— BEGIN Selected text —

Wednesday, 20APR2005:

yay, it's comics day !! ooh, plus the 2-disc dvd of hayao miyazaki's 'Nausicaa of the Valley of the Wind', and neil gaiman's storytelling cd, 'Speaking in Tongues'. first reads of 'Oddly Normal' and 'Random Encounter' made the cut. manara's 'Piranese' - enh, only so-so, but so-so manara is still pretty wild.

the biggest bummer, tho, was the fact that my comics store in calgary put this shipment into the mail on the 31st of march. it hit the sorting department for the north (in montreal ??) on the 14th of april. and i didn't get the card in my mailbox until today, the 20th.

— END Selected text —

*Your tasks*:
a) According to the comics day entry, on what date did the store in Calgary put the shipment into the mail?
b) Write the next part of the comics day entry, picking up after its last sentence.
The records that follow were drawn from a separate source.

— BEGIN Entries supplied —

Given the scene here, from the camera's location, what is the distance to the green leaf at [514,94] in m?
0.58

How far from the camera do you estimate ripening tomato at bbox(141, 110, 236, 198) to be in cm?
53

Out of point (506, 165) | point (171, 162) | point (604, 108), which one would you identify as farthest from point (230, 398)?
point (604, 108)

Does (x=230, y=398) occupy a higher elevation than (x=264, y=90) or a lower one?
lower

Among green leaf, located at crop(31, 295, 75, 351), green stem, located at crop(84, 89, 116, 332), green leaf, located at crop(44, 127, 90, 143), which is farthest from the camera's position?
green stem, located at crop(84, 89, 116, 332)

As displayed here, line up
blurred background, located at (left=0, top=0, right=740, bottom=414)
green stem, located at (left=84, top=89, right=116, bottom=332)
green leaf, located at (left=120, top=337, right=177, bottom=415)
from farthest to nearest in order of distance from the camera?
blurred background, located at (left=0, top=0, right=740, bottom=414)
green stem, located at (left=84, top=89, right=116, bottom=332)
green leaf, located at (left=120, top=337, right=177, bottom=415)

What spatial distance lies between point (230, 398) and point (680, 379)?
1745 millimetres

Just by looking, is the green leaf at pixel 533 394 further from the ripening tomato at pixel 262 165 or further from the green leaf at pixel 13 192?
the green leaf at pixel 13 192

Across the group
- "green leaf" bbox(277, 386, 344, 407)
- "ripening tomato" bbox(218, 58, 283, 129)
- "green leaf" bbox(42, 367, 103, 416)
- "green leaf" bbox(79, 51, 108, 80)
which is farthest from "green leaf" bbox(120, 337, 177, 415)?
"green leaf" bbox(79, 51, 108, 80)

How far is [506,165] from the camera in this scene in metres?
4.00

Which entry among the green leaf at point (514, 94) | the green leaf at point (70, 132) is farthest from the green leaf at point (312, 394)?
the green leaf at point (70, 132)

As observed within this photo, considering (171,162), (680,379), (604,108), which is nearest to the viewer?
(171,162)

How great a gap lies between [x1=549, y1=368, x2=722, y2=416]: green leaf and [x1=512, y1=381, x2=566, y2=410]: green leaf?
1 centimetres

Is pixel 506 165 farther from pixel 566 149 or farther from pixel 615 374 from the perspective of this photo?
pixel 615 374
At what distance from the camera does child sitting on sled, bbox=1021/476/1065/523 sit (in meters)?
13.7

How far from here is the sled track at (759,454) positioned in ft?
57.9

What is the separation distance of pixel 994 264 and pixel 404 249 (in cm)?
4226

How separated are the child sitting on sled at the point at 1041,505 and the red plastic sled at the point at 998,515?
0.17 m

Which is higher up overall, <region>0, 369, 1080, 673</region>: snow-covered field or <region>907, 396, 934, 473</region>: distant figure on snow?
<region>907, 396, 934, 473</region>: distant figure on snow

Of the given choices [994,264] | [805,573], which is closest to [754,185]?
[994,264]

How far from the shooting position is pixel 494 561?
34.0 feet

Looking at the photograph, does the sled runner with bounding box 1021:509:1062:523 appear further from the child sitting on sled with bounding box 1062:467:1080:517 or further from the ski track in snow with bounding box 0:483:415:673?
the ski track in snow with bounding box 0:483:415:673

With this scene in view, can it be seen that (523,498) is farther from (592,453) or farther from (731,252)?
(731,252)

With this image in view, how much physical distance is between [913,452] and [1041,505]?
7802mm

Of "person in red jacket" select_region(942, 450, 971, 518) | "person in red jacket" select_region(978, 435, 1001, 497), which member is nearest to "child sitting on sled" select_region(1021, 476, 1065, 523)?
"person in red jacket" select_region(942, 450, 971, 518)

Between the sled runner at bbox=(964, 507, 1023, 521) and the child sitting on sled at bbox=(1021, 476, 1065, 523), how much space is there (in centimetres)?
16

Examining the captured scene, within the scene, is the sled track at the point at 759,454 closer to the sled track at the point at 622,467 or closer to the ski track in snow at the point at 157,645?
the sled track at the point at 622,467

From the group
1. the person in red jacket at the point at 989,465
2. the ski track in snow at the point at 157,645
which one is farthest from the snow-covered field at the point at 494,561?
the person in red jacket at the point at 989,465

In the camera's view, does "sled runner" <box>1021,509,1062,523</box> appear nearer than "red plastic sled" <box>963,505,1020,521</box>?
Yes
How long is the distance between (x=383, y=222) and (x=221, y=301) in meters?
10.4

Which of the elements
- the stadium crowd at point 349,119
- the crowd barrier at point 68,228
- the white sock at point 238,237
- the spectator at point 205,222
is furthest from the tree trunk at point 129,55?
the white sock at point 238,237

— END Entries supplied —
— BEGIN Entries supplied —

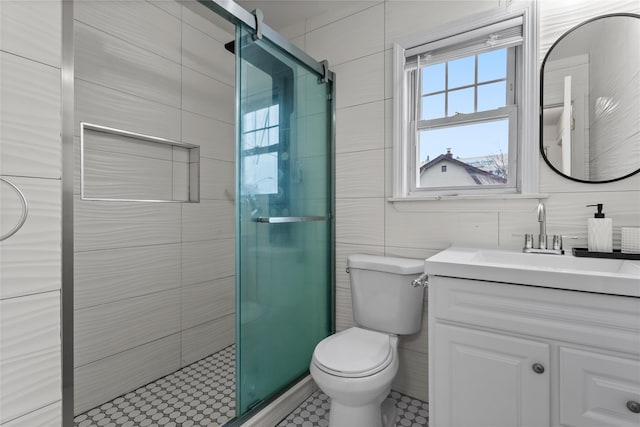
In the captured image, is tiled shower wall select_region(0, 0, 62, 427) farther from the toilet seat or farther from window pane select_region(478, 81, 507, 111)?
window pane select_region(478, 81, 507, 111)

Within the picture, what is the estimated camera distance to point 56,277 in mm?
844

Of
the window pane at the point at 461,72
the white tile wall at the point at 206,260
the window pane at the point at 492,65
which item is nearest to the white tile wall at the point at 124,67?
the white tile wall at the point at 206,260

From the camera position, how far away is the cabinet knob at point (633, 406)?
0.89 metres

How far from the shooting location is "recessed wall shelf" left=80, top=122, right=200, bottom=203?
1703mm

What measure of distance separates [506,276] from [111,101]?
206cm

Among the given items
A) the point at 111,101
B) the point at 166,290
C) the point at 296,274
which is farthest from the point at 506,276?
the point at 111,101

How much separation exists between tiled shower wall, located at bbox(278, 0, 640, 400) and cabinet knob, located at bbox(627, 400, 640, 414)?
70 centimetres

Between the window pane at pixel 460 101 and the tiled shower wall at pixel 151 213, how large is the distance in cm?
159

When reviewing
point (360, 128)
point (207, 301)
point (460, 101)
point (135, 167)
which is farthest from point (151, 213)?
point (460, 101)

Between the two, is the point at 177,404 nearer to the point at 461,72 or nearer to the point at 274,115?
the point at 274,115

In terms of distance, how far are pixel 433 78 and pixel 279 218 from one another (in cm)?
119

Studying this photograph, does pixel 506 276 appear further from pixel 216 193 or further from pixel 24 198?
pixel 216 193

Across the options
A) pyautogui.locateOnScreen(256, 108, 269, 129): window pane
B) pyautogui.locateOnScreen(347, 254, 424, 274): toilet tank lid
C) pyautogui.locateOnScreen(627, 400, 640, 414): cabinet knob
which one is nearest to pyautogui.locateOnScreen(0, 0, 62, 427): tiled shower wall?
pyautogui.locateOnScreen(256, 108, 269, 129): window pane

— END Entries supplied —

*Solved tasks*:
a) The 31st of March.

b)
3 weeks ?? what the f*** !! canadian north flies 3 times per week from calgary to edmonton to yellowknife to iqaluit on the way to ottawa. first air flies the same route starting in edmonton at the same frequency. why do things still have to get sorted in central canada - what, us colonies aren't allowed to trade directly with each other without their benevolent oversight ?

  • links of the day: infrared cameras used to uncover classics from egypt (original 'independent' article now behind fee-wall) and vesuvius. oliver morton writes:
    no one dreamed they'd one day be the last of their  
    kind on earth, their words read with light that the 
    eye cannot see, rewritten on discs of melted sand.